Monday, October 14, 2013

Ruminations from the Hill

Another growing season winds down and I take a slow morning to think about where it's all going. A proper mixture of certain chemicals is an essential part of this process. One that must be adhered to in order to maintain proper function.The removal of nicotine from this mixture has given me a little trouble of late, but the overall benefits far out way the drawbacks. The caffeine though, cannot go without that, no, no I can't...
     It's cold this year, not uncommon to have beautiful seventy plus days all the way to the big freeze at Halloween. If we have one this year. It is getting harder and harder to know what's in store. I worry for a bad year, where a blight comes and crops fail. Not a new worry for the human condition, but it feels more and more relevant as I watch our little climate experiment unfold. I can't be the only one that sees the storms rolling in, stronger and stronger, almost with a sense of malevolence, and it would be hard to blame them. I myself often cheer them on. In fact, most of the art and music I have been generating over the last twenty years has been based on the belief that it would be best if most of humanity were to annihilated in some great catastrophe. One where only the most extremely clever and lucky mother fuckers even have a chance of survival. I realize there is a conflict between worrying about successful crop cycles and hopping most of humanity dies in the hideous nightmare that is the change we have wrought on our little blue green planetoid. There are many ways in which we have interacted with our environment is nothing short of fantastic. Cultivation and selective breading of plants, for example. There are, at present roughly seventy five hundred different varieties of apples grown thought the world. So clever, us homo sapiens. So much abundance and so much of it wasted.

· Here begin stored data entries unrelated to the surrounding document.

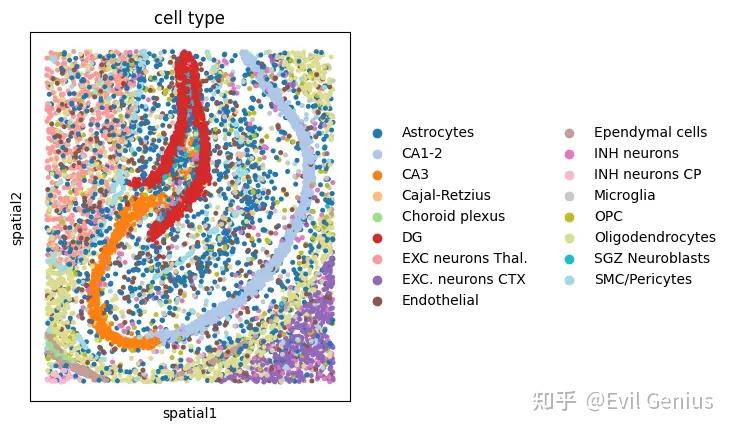 cell type

spatial2

spatial1

Astrocytes
CA1-2
CA3
Cajal-Retzius
Choroid plexus
DG
EXC neurons Thal.
EXC. neurons CTX
Endothelial

Ependymal cells
INH neurons
INH neurons CP
Microglia
OPC
Oligodendrocytes
SGZ Neuroblasts
SMC/Pericytes

知乎 @Evil Genius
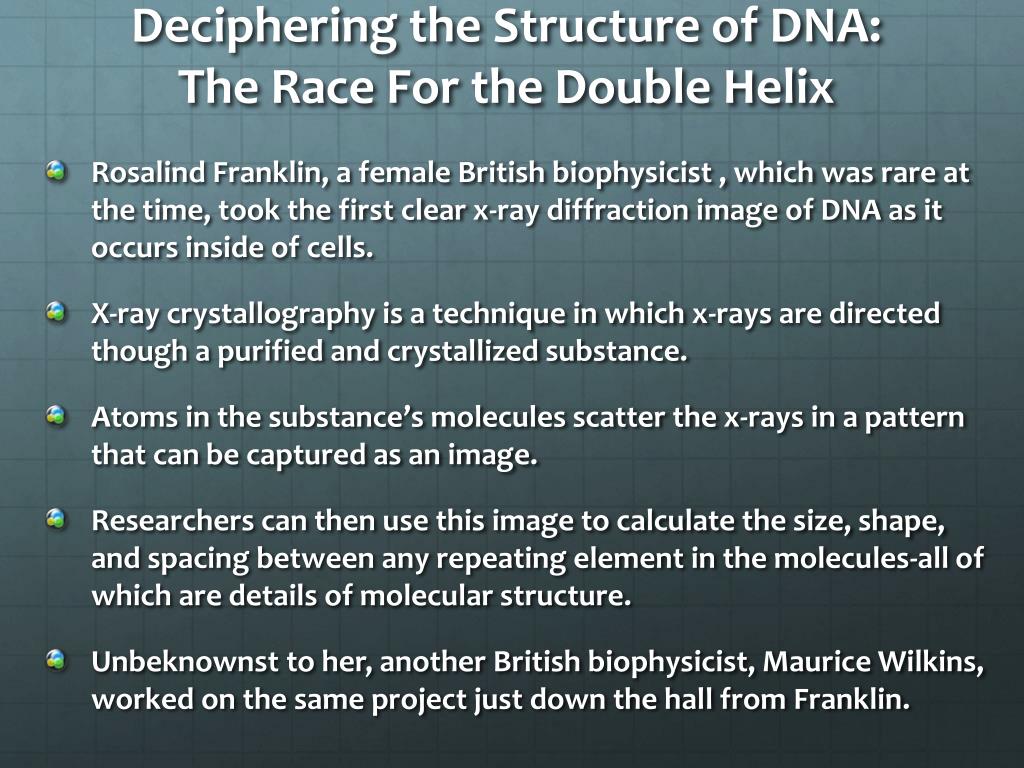 Deciphering the Structure of DNA:
The Race For the Double Helix

Rosalind Franklin, a female British biophysicist , which was rare at the time, took the first clear x-ray diffraction image of DNA as it occurs inside of cells.

X-ray crystallography is a technique in which x-rays are directed though a purified and crystallized substance.

Atoms in the substance's molecules scatter the x-rays in a pattern that can be captured as an image.

Researchers can then use this image to calculate the size, shape, and spacing between any repeating element in the molecules-all of which are details of molecular structure.

Unbeknownst to her, another British biophysicist, Maurice Wilkins, worked on the same project just down the hall from Franklin.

Wednesday, September 25, 2013

pity party

There remains, at the heart of things, a lack of something. A feeling of excitement and joy at new adventures that is simply gone. It went away in the fall a couple of years back. I'd been living with her with the ever so foolish intent of building a life together. Not an idea she shared and with the usual callousness ran back to the arms of her true love. The first night she spent back with him I drank alone in our living room. Stared, bleary eyed,  at the beautiful home we'd put together. It had been a source of pride, our little house. It was a lie and in sudden clarity I saw it as such. As the ends of several liquor bottles funneled down something in me went away. Something vital, something pure. I kept drinking until I found black unknowing oblivion. The following morning I sat on the back stoop chain smoking hoping that the world would implode. She returned, hair unbrushed, sex knot in the back and clearly much relaxed. The dead part in me turned putrid and curled away deep, deep inside. It still cuts to think of it. Even in the face of that my heart wouldn't leave her. Torn open and shat in, it still held her close. Unrelenting in it's fervor. There was no real joy left though. It never returned after that whisky soaked night.

Wednesday, April 3, 2013

of Plumb Blossoms and Chicken Shit

The can is faded and bent from years of scoping nutrients out of ratty old buckets. At one time it had those long skinny french wafer cookies, vanilla ones. Pirouette's from Pepperidge Farm, and they would be an unlikely addition to the pantry nowadays, as much as I like to nibble the bastards.That's the problem with all that engineered food, it's fucking delicious. Those insidious greed holes have studied our lizard brains and learned how to make us want to poison ourselves. It's current contents are much more useful. Pellitized chicken shit. Wonderful stuff, chicken shit, really is amazing for growing things, it rattles around, reeking to high heaven. The can is just about the right size for metering out the fertilizer to the tress. One scoop for smallish trees, two for the bigger ones. I jam a spading fork into he ground and wrench it back and forth, rip a little hole in that rich red soil. Fill it with shit and stomp it shut. Keeps the nitrogen in for better absorption. This process is repeated at semi-regular 3 ft. intervals around all the trees at their drip lines (that's where the rain drips from the outer edge of their branches). An improptu meet of the Husum Hills Gun Club, for the blasting of some 9mm and 22 rounds, a necessary interruption  All work and no play makes Jack a dull boy, after all. I take the Luger out for the first time in years, it's a little old gun, built for the German war machine, frighteningly accurate. The case has gone moldy though and will need some oil, as will the gun. Then it's back to holes and shit. The wild plumb trees that are scattered around the hill are in full staggering blossom and so fragrant that it makes being covered in fine particles of chicken shit not even the least bit offensive (I imagine this would be highly a subjective statement). As the work day winds down I walk by one of the plumb trees and am caught by the humming vitality of hundreds of honey bees. They are laden with pollen as this last week of stunning sunny days has brought many things to bloom, and the bees aren't missing the opportunity. I watch them for bees are embattled in many places, not here though, no death mist to contend with here.